From December 1992 to March 1996, 396 consecutive corneas were organ cultured at our institution. Of these 396 corneas, 270 (68%) were grafted and 126 (32%) were discarded. Eyes were obtained by enucleation within 48 hours of death. At the eye bank, eyes were rinsed for 30 seconds with sterile water then immersed in a 1% povidone-iodine solution for 2 minutes.1 2 Eyes were then immersed in a 1% thiosulphate solution for 30 seconds and rinsed with sterile saline. Corneas were organ cultured in Inosol medium (Opsia, Toulouse, France) at +31°C for 2 to 5 weeks. Inosol contains penicillin (100 IU/ml), streptomycin (100 μg/ml), and amphotericin (0.25 μg/ml). The culture medium was renewed on day 14 and day 28. After organ culture, the corneas were incubated in Exosol deswelling medium at room temperature for 1 to 4 days.
Four days before the end of organ culture, a sample of the preservation medium was cultured on thioglycolate broth at 37°C and trypticase soy at 22°C for 14 days. Corneas were accepted for transplantation only when the medium remained clear and red after at least 2 weeks of organ culture with negative 48 hour cultures. At the time of transplantation, the corneo-scleral rim and a sample of deswelling medium were sent to the department of microbiology for culture. Specimens were inoculated in thioglycolate broth and incubated at 37°C for 7 days.
Nine per cent (36 of 396) of the corneas were discarded because of contamination during organ culture. Contamination was either bacterial (67%) or fungal (33%). Of the 24 isolated bacteria, 22 (92%) were resistant to penicillin and 14 (58%) were resistant to gentamicin. None of the 14 tested antibiotics was effective against the 24 bacteria. Bacterial contamination occurred on day 6.2 (SD 3.8, range 2–14). Fungal contamination occurred on day 7.6 (SD 4.3, range 3–14). No positive culture occurred when the preservation medium had remained clear and red during organ culture. The incidence of donor cornea contamination decreased with time. Seven of 49 corneas from donors who died of infectious disease were contaminated (14%) while 29 of 347 corneas from other donors were contaminated (χ2 1.18, p = 0.28). Corneo-scleral rims were sterile in 98.9% of cases (267 of 270) of the grafted corneas. Deswelling media were sterile in 100% of cases (270 of 270). The corresponding deswelling media were sterile. No endophthalmitis occurred after transplantation.

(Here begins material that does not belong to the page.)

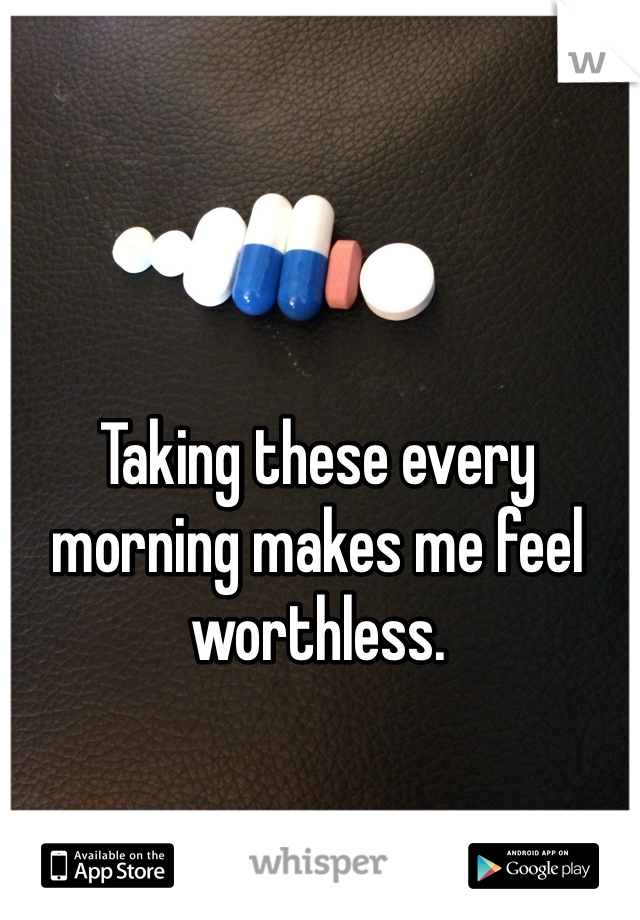 Taking these every morning makes me feel worthless.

Little is known about the result of corneo-scleral rim cultures after organ culture. Most European eye banks do not culture corneo-scleral rims after surgery.3 Erbezci et al 4 found a 6.7% incidence of rim contamination after organ culture. The drawback of microbiological safety assessed with organ culture is a loss of corneas through contamination during preservation. The incidence of contamination decreases with the experience of the technicians and is dependent on the expertise of protocols followed within individual eye banks. Two previous studies3 5 reported either a 0.5% and a 4.5% incidence of contamination during organ culture.Organ culture at +31°C allows corneas to be grafted sterile in almost 100% of cases. The chance of grafting a contaminated cornea after organ culture (1.1% in our study) is lower than after corneal storage at +4°C as described in the medical literature (Table 1). This is of interest as the chance of endophthalmitis is dramatically increased when donor corneo-scleral rims are contaminated.6 9 It is of note that no endophthalmitis occurred after transplantation of these 270 organ cultured corneas.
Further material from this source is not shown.